----- Document section -----

Reasons for the riots

Listen, fellow citizens. Listen.

Martin C Fredricks IV
5 min readJun 3, 2020
Protesters in Washington, D.C. Photo by Even Vucci, Associated Press

A 1939 song of protest and rage resonates today, in 2020:

“Southern trees bear a strange fruit / Blood on the leaves and blood at the root / Black bodies swinging in the southern breeze / Strange fruit hanging from the poplar trees.” – Lyrics and music by Abel Meeropol, recorded by Billie Holiday, 1939. Listen.

Judgements are being tossed about like tear gas canisters launched into crowds of people.

Peaceful protesters are good. Rioters are bad. Police are good. Police are bad. Police should use whatever force is necessary to clear protesters/rioters, including lethal force. Property damage is counter-productive. Police are instigating violent reactions. Left-wing extremists are agitating protesters. Right-wing extremists are agitating protesters. The extremists want chaos and revolution.

On and on.

As we share thoughts and opinions about the murder of George Floyd and who is doing what, and as we debate the good and bad of peaceful protests, violent riots and all the complex, related issues in the wake of the Floyd’s death, I suggest we keep this gruesome pair of visions before our minds’ eyes:

Bloody tree, bloody black body swinging in the breeze.

Black man on the pavement, white police officer kneeling on his neck.

There was a peaceful march in my city, Fargo, N.D., on the morning and afternoon of May 30. Black Lives Matter organized the protest to remember Floyd, a Black man murdered at the hands (knees) of White police officers in Minneapolis on Memorial Day, and to draw attention to ongoing, systemic racism and police brutality in the United States.

Since the beginning of this country, riots and violent rhetoric have been markers of patriotism. When our Founding Fathers fought for independence, violence was the clarion call…. Black rebellion and protest, though, have historically never been coupled with allegiance to American democracy. — Kellie Carter Jackson, The Atlantic

That evening, protesters refused to leave downtown. The mayor declared a state of emergency. Police used tear gas to force them to move. Some in the crowd began overturning garbage dumpsters in the streets, lighting fires, breaking windows and throwing things at the cops.

The city’s citizens watched it happen live on TV. As the situation unfolded, many “upstanding White folks” decried the violence and property damage on social media. They also shared rumors that out-of-state agitators were entering the city and encouraging protesters to riot.

“This isn’t anyone from our city,” they said collectively. “The outsiders are extremists who want to see the nation burn and hope for a second civil war. They’re to blame.”

The question is, would those White commentators have taken to social media if there had not been a riot? Most didn’t even mention Floyd; would those who did mention him have done so had there not been a riot? Without the riot, would they have said anything at all?

“If someone is going to be more animated, self-righteous, and angry about property damage than they are about the death of yet another black American at the hands of white supremacy or the state itself, then they themselves serve as fundamental proof of the reason why these demonstrations are necessary in the first place,” wrote Lauren Martinchek in her piece, “Riots Are the American Way.”

I agree.

A protester at the peaceful march in memory of George Floyd in Fargo, N.D. Photo by Martin C. Fredricks IV. Black Lives Matter organized the protest.

----- Dataset rows -----

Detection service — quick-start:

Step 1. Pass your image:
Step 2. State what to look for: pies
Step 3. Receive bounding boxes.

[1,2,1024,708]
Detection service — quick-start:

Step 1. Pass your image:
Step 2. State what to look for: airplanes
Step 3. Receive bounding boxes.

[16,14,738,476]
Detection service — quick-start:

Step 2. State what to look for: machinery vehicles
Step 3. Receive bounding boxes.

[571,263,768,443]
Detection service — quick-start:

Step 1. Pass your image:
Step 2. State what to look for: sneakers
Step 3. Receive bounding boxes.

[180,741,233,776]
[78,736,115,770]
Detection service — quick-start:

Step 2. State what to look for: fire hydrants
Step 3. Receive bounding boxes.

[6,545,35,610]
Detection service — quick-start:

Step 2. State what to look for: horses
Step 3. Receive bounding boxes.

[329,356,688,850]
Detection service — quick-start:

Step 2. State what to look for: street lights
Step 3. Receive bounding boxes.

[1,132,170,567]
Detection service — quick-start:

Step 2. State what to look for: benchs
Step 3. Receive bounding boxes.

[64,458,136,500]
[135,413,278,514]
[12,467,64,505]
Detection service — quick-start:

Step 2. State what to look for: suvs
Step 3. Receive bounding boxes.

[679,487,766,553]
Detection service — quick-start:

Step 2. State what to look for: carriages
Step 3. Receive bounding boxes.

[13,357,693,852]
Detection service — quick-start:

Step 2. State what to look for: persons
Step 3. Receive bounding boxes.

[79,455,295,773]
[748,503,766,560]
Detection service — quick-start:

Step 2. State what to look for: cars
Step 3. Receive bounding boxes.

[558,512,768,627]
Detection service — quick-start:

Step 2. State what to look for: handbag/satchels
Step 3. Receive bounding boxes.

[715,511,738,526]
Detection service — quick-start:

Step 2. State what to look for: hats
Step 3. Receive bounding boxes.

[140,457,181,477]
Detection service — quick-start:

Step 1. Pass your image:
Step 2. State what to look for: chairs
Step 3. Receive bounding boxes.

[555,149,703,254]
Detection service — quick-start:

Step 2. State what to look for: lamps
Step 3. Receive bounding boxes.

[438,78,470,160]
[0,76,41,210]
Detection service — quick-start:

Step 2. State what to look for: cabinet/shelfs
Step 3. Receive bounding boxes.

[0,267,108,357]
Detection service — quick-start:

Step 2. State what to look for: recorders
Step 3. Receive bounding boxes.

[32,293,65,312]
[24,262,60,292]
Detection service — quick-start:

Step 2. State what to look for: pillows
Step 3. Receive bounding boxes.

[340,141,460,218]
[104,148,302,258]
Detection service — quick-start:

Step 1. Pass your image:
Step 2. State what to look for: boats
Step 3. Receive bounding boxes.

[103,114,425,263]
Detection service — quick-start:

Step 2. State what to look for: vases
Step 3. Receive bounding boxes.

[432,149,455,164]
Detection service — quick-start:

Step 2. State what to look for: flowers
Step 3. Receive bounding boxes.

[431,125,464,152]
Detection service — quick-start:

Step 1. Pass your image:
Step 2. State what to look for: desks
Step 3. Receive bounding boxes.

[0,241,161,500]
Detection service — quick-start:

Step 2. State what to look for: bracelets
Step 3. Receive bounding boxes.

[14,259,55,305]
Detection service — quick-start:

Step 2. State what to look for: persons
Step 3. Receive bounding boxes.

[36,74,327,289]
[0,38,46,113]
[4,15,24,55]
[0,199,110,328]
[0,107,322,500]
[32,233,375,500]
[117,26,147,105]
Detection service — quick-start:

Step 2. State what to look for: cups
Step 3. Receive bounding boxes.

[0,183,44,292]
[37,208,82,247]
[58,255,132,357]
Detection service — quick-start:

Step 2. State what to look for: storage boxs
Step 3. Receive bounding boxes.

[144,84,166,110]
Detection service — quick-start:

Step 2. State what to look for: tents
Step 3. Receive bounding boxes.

-----

-- Challenge 1 --
Condense the paragraph of the riots essay that begins "That evening, protesters refused" into a short list of its main facts.
-- Challenge 2 --
In the riots essay, which group organized the May 30 march in Fargo?

-- Worked answer 1 --
- Protesters refused to leave downtown that evening.
- The mayor declared a state of emergency.
- Police used tear gas to force the crowd to move.
- Some people overturned dumpsters, lit fires, broke windows and threw things at the police.

-- Worked answer 2 --
Black Lives Matter organized it.